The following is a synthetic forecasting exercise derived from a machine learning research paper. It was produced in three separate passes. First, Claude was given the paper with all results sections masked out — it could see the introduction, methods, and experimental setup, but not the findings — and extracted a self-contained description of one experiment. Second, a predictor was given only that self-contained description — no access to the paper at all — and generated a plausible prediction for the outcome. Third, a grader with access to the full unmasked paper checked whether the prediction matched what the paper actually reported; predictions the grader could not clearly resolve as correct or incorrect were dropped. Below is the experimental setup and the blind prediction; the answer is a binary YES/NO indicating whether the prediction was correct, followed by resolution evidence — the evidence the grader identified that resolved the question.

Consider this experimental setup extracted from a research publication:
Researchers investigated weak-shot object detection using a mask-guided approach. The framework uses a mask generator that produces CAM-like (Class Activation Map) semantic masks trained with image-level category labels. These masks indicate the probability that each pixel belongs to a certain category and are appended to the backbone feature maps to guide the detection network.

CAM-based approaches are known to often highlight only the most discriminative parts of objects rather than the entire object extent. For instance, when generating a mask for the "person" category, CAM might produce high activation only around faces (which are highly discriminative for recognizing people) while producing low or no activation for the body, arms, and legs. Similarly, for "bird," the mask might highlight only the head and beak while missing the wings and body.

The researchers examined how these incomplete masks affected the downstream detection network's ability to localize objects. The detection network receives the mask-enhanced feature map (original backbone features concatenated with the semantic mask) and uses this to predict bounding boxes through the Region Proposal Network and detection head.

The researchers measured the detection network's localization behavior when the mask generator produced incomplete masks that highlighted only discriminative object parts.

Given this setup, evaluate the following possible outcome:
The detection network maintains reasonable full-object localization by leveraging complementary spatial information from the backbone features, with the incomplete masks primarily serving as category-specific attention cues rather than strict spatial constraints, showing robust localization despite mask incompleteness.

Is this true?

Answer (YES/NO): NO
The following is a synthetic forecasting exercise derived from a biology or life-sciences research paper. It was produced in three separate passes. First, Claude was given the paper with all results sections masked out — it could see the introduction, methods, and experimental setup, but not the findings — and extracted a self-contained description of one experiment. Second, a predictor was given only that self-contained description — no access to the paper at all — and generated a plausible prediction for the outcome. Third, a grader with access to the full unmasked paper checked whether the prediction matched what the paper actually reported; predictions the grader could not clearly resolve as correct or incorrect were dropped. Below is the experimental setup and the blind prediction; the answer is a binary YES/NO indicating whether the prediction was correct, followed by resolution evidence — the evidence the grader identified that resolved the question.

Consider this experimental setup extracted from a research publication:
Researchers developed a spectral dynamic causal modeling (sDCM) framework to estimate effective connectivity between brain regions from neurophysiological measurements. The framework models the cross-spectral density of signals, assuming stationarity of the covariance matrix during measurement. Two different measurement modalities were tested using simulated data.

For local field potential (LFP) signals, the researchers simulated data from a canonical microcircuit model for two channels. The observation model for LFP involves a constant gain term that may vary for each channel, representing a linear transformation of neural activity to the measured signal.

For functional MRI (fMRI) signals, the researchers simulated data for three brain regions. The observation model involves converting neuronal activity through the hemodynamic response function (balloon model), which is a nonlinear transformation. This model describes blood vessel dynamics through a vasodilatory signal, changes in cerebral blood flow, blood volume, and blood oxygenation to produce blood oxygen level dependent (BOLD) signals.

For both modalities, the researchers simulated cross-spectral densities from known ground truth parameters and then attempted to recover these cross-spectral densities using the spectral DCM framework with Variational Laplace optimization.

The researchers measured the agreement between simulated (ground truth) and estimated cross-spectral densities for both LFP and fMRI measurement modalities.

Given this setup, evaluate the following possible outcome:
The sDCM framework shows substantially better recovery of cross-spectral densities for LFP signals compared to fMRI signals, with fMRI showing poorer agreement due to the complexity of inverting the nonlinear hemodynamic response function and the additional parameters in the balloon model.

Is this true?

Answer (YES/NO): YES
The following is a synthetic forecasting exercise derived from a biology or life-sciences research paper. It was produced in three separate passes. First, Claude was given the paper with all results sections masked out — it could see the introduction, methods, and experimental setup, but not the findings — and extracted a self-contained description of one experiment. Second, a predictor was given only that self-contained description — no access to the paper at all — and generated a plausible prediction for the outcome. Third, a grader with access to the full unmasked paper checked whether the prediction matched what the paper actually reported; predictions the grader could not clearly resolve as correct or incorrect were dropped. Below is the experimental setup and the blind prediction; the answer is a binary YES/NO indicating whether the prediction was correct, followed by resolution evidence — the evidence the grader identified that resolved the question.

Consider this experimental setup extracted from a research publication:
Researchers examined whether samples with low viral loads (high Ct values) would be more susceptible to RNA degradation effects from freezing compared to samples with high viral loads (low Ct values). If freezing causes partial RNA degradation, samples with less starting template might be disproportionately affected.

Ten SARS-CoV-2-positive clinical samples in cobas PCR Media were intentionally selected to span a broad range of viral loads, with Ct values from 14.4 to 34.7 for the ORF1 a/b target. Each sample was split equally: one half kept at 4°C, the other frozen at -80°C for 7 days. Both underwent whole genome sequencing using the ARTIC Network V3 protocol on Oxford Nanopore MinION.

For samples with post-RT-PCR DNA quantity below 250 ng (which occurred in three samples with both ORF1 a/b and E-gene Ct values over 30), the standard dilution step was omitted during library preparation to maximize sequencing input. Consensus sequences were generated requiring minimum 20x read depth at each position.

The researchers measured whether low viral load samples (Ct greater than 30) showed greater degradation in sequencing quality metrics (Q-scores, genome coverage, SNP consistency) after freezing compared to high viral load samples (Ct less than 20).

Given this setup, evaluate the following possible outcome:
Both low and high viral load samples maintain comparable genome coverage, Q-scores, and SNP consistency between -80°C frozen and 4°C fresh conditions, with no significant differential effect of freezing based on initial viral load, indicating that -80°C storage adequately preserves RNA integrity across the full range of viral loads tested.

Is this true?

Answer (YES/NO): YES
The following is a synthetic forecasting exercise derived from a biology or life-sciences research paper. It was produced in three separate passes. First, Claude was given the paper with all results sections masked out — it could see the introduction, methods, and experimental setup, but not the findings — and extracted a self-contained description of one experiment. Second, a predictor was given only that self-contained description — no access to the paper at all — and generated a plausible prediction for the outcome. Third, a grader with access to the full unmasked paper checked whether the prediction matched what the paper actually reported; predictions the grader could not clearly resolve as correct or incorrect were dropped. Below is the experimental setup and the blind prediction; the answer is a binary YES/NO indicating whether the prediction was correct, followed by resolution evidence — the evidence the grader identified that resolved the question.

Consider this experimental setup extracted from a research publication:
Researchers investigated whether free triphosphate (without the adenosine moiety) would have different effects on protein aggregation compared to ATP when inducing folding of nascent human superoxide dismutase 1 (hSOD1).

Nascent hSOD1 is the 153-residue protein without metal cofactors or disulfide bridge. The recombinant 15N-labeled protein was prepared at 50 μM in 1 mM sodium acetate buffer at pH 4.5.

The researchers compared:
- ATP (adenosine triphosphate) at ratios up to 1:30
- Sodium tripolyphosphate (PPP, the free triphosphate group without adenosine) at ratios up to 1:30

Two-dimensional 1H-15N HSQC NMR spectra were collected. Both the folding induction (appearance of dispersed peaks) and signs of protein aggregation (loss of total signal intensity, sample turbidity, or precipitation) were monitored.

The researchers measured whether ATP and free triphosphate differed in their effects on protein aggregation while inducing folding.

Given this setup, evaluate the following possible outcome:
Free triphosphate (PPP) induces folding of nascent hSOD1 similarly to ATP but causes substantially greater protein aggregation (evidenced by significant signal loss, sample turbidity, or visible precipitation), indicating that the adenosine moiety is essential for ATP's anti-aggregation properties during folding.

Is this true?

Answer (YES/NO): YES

→ **WORK REQUEST**: This exercise needs each record retyped exactly as shown.

→ **YOUR SOLUTION**:
The following is a synthetic forecasting exercise derived from a machine learning research paper. It was produced in three separate passes. First, Claude was given the paper with all results sections masked out — it could see the introduction, methods, and experimental setup, but not the findings — and extracted a self-contained description of one experiment. Second, a predictor was given only that self-contained description — no access to the paper at all — and generated a plausible prediction for the outcome. Third, a grader with access to the full unmasked paper checked whether the prediction matched what the paper actually reported; predictions the grader could not clearly resolve as correct or incorrect were dropped. Below is the experimental setup and the blind prediction; the answer is a binary YES/NO indicating whether the prediction was correct, followed by resolution evidence — the evidence the grader identified that resolved the question.

Consider this experimental setup extracted from a research publication:
Researchers investigated weak-shot object detection using a mask-guided approach. The framework uses a mask generator that produces CAM-like (Class Activation Map) semantic masks trained with image-level category labels. These masks indicate the probability that each pixel belongs to a certain category and are appended to the backbone feature maps to guide the detection network.

CAM-based approaches are known to often highlight only the most discriminative parts of objects rather than the entire object extent. For instance, when generating a mask for the "person" category, CAM might produce high activation only around faces (which are highly discriminative for recognizing people) while producing low or no activation for the body, arms, and legs. Similarly, for "bird," the mask might highlight only the head and beak while missing the wings and body.

The researchers examined how these incomplete masks affected the downstream detection network's ability to localize objects. The detection network receives the mask-enhanced feature map (original backbone features concatenated with the semantic mask) and uses this to predict bounding boxes through the Region Proposal Network and detection head.

The researchers measured the detection network's localization behavior when the mask generator produced incomplete masks that highlighted only discriminative object parts.

Given this setup, evaluate the following possible outcome:
The detection network maintains reasonable full-object localization by leveraging complementary spatial information from the backbone features, with the incomplete masks primarily serving as category-specific attention cues rather than strict spatial constraints, showing robust localization despite mask incompleteness.

Is this true?

Answer (YES/NO): NO
The following is a synthetic forecasting exercise derived from a biology or life-sciences research paper. It was produced in three separate passes. First, Claude was given the paper with all results sections masked out — it could see the introduction, methods, and experimental setup, but not the findings — and extracted a self-contained description of one experiment. Second, a predictor was given only that self-contained description — no access to the paper at all — and generated a plausible prediction for the outcome. Third, a grader with access to the full unmasked paper checked whether the prediction matched what the paper actually reported; predictions the grader could not clearly resolve as correct or incorrect were dropped. Below is the experimental setup and the blind prediction; the answer is a binary YES/NO indicating whether the prediction was correct, followed by resolution evidence — the evidence the grader identified that resolved the question.

Consider this experimental setup extracted from a research publication:
Researchers developed a spectral dynamic causal modeling (sDCM) framework to estimate effective connectivity between brain regions from neurophysiological measurements. The framework models the cross-spectral density of signals, assuming stationarity of the covariance matrix during measurement. Two different measurement modalities were tested using simulated data.

For local field potential (LFP) signals, the researchers simulated data from a canonical microcircuit model for two channels. The observation model for LFP involves a constant gain term that may vary for each channel, representing a linear transformation of neural activity to the measured signal.

For functional MRI (fMRI) signals, the researchers simulated data for three brain regions. The observation model involves converting neuronal activity through the hemodynamic response function (balloon model), which is a nonlinear transformation. This model describes blood vessel dynamics through a vasodilatory signal, changes in cerebral blood flow, blood volume, and blood oxygenation to produce blood oxygen level dependent (BOLD) signals.

For both modalities, the researchers simulated cross-spectral densities from known ground truth parameters and then attempted to recover these cross-spectral densities using the spectral DCM framework with Variational Laplace optimization.

The researchers measured the agreement between simulated (ground truth) and estimated cross-spectral densities for both LFP and fMRI measurement modalities.

Given this setup, evaluate the following possible outcome:
The sDCM framework shows substantially better recovery of cross-spectral densities for LFP signals compared to fMRI signals, with fMRI showing poorer agreement due to the complexity of inverting the nonlinear hemodynamic response function and the additional parameters in the balloon model.

Is this true?

Answer (YES/NO): YES
The following is a synthetic forecasting exercise derived from a biology or life-sciences research paper. It was produced in three separate passes. First, Claude was given the paper with all results sections masked out — it could see the introduction, methods, and experimental setup, but not the findings — and extracted a self-contained description of one experiment. Second, a predictor was given only that self-contained description — no access to the paper at all — and generated a plausible prediction for the outcome. Third, a grader with access to the full unmasked paper checked whether the prediction matched what the paper actually reported; predictions the grader could not clearly resolve as correct or incorrect were dropped. Below is the experimental setup and the blind prediction; the answer is a binary YES/NO indicating whether the prediction was correct, followed by resolution evidence — the evidence the grader identified that resolved the question.

Consider this experimental setup extracted from a research publication:
Researchers examined whether samples with low viral loads (high Ct values) would be more susceptible to RNA degradation effects from freezing compared to samples with high viral loads (low Ct values). If freezing causes partial RNA degradation, samples with less starting template might be disproportionately affected.

Ten SARS-CoV-2-positive clinical samples in cobas PCR Media were intentionally selected to span a broad range of viral loads, with Ct values from 14.4 to 34.7 for the ORF1 a/b target. Each sample was split equally: one half kept at 4°C, the other frozen at -80°C for 7 days. Both underwent whole genome sequencing using the ARTIC Network V3 protocol on Oxford Nanopore MinION.

For samples with post-RT-PCR DNA quantity below 250 ng (which occurred in three samples with both ORF1 a/b and E-gene Ct values over 30), the standard dilution step was omitted during library preparation to maximize sequencing input. Consensus sequences were generated requiring minimum 20x read depth at each position.

The researchers measured whether low viral load samples (Ct greater than 30) showed greater degradation in sequencing quality metrics (Q-scores, genome coverage, SNP consistency) after freezing compared to high viral load samples (Ct less than 20).

Given this setup, evaluate the following possible outcome:
Both low and high viral load samples maintain comparable genome coverage, Q-scores, and SNP consistency between -80°C frozen and 4°C fresh conditions, with no significant differential effect of freezing based on initial viral load, indicating that -80°C storage adequately preserves RNA integrity across the full range of viral loads tested.

Is this true?

Answer (YES/NO): YES
The following is a synthetic forecasting exercise derived from a biology or life-sciences research paper. It was produced in three separate passes. First, Claude was given the paper with all results sections masked out — it could see the introduction, methods, and experimental setup, but not the findings — and extracted a self-contained description of one experiment. Second, a predictor was given only that self-contained description — no access to the paper at all — and generated a plausible prediction for the outcome. Third, a grader with access to the full unmasked paper checked whether the prediction matched what the paper actually reported; predictions the grader could not clearly resolve as correct or incorrect were dropped. Below is the experimental setup and the blind prediction; the answer is a binary YES/NO indicating whether the prediction was correct, followed by resolution evidence — the evidence the grader identified that resolved the question.

Consider this experimental setup extracted from a research publication:
Researchers investigated whether free triphosphate (without the adenosine moiety) would have different effects on protein aggregation compared to ATP when inducing folding of nascent human superoxide dismutase 1 (hSOD1).

Nascent hSOD1 is the 153-residue protein without metal cofactors or disulfide bridge. The recombinant 15N-labeled protein was prepared at 50 μM in 1 mM sodium acetate buffer at pH 4.5.

The researchers compared:
- ATP (adenosine triphosphate) at ratios up to 1:30
- Sodium tripolyphosphate (PPP, the free triphosphate group without adenosine) at ratios up to 1:30

Two-dimensional 1H-15N HSQC NMR spectra were collected. Both the folding induction (appearance of dispersed peaks) and signs of protein aggregation (loss of total signal intensity, sample turbidity, or precipitation) were monitored.

The researchers measured whether ATP and free triphosphate differed in their effects on protein aggregation while inducing folding.

Given this setup, evaluate the following possible outcome:
Free triphosphate (PPP) induces folding of nascent hSOD1 similarly to ATP but causes substantially greater protein aggregation (evidenced by significant signal loss, sample turbidity, or visible precipitation), indicating that the adenosine moiety is essential for ATP's anti-aggregation properties during folding.

Is this true?

Answer (YES/NO): YES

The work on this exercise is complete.